Learning certifiably optimal rule lists for categorical data

Learning certifiably optimal rule lists for categorical data Angelino et al., JMLR 2018

Today we’re taking a closer look at CORELS, the Certifiably Optimal RulE ListS algorithm that we encountered in Rudin’s arguments for interpretable models earlier this week. We’ve been able to create rule lists (decision trees) for a long time, e.g. using CART, C4.5, or ID3 so why do we need CORELS?

…despite the apparent accuracy of the rule lists generated by these algorithms, there is no way to determine either if the generated rule list is optimal or how close it is to optimal, where optimality is defined with respect to minimization of a regularized loss function. Optimality is important, because there are societal implications for lack of optimality.

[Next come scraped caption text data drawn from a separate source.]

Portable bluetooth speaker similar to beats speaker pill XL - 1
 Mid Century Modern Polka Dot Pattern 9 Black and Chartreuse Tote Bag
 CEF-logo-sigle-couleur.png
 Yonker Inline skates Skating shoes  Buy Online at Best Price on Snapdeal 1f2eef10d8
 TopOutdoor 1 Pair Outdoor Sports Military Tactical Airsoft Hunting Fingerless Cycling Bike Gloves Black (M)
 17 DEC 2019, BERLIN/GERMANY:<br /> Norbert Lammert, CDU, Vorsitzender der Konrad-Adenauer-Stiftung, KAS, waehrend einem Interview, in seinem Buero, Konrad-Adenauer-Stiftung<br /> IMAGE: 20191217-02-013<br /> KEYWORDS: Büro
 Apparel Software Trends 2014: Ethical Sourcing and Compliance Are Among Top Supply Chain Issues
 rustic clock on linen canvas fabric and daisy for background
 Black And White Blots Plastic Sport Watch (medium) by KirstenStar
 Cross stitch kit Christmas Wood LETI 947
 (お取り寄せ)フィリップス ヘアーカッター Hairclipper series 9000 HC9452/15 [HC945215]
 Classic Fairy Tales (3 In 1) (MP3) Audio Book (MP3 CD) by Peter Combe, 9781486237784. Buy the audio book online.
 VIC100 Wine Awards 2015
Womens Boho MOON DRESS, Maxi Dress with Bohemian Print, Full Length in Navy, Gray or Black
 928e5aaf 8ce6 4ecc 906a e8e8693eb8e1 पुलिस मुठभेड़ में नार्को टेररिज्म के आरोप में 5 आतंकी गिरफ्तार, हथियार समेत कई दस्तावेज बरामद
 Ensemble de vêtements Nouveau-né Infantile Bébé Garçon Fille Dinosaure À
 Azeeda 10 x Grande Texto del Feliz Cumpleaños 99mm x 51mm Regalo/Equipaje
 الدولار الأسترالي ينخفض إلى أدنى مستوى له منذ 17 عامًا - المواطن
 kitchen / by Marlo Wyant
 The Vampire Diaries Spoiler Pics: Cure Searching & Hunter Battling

Rudin proposed a public policy that for high-stakes decisions no black-box model should be deployed when there exists a competitive interpretable model. For the class of logic problems addressable by CORELS, CORELS’ guarantees provide a technical foundation for such a policy:

…we would like to find both a transparent model that is optimal within a particular pre-determined class of models and produce a certificate of its optimality, with respect to the regularized empirical risk. This would enable one to say, for this problem and model class, with certainty and before resorting to black box methods, whether there exists a transparent model. (Emphasis mine)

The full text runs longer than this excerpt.